(Given passage)

The present invention provides a reticulated element coated with a thin layer of catalytic material which is positioned in the oxidizing region of the flame in a combustion chamber adjacent the interface between the oxidizing and reducing regions of the flame, thereby increasing the rate of reduction and combustion efficiency without increasing the level of carbon monoxide or nitrogen oxides.

U.S. Pat. No. 3,407,025, to L. C. Hardison, discloses an infra-red heat producing apparatus comprising a non-catalytic first stage fuel gas combustion element which is an alloy metal screen, and a second stage catalytically active combustion element which is a gas pervious alloy metal screen of 20 to 70 mesh size coated with a platinum group metal or metals. At operating temperature no visible flame is generated, and the second stage catalytically active element acts as a "clean-up" stage for the gaseous mixture leaving the burner unit (column 4, lines 45-48). The spacing between the first stage and second stage combustion elements is defined only in terms of providing for "redistribution of unburned gases as well as combustion gases to the surface of the catalytically coated screen member" (column 5, lines 4-6). This spacing may vary from about 1/8 to about 1 inch. There is no indication of the positioning of the second stage catalytic element relative to the primary and secondary zones of a gas flame. Since the flame has little or no visibility, positioning of the catalytic element in a particular zone of the flame would not be possible.

U.S. Pat. No. 3,925,001, to K. C. Salooja, discloses a catalytically active grid which is fixedly disposed in the primary reaction zone of a flame, the catalytically active material being chosen from a wide variety of compounds of combinations of metals including aluminum and platinum, zirconium and platinum, and palladium and iron. The catalytically active grid was in the form of a mesh of 1/16 inch thick wires forming rectangles of 1 inch by 1/2 inch. Tests were conducted with the grid at various distances from the flame, and it was alleged that "a marked reduction in smoke and hence an improvement in fuel utilization is obtained by disposing the catalyst near the base of the flame . . . and in the region of the primary reaction zone of the flame" (column 7, lines 67-68, column 8, lines 1-3).

(End Given passage)
(Provided data)

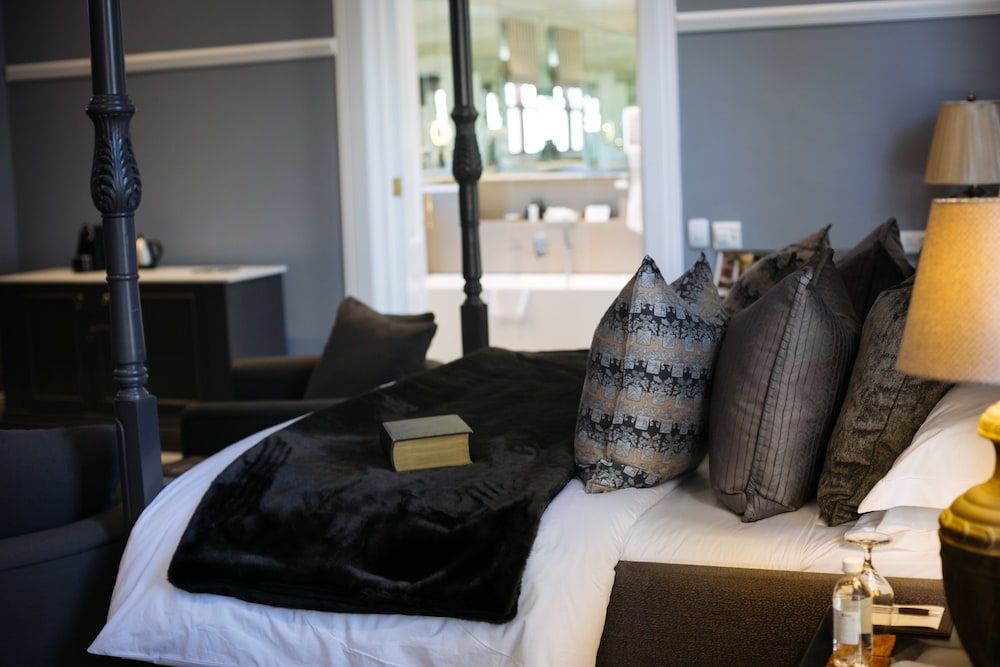 Luxury Suite, 1 King Bed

(End Provided data)

Continue the patent passage on catalytic elements in combustion flames, starting after its final sentence.

The use of catalyst devices for partial conversion of hydrocarbon fuel-air mixtures prior to combustion either in a combustion chamber or in an internal combustion engine has been the subject of considerable attention. Among the numerous patents relating to precombustion catalyst devices of various types, including reticulated members, reference may be made to U.S. Pat. Nos. 2,889,949; 3,682,608 and 3,885,539 issued to J. B. Hicks, U.S. Pat. Nos. 3,871,838 and 3,897,225 issued to H. J. Henkel, et al; and U.S. Pat. No. 3,922,136 issued to C. Koch.

It is of course well known that catalytic devices are now required in the exhaust systems of motor vehicles for conversion of combustion products such as carbon monoxide, light hydrocarbons and nitrogen oxides into harmless gases such as carbon dioxide and molecular nitrogen which can safely be discharged ionto the atmosphere.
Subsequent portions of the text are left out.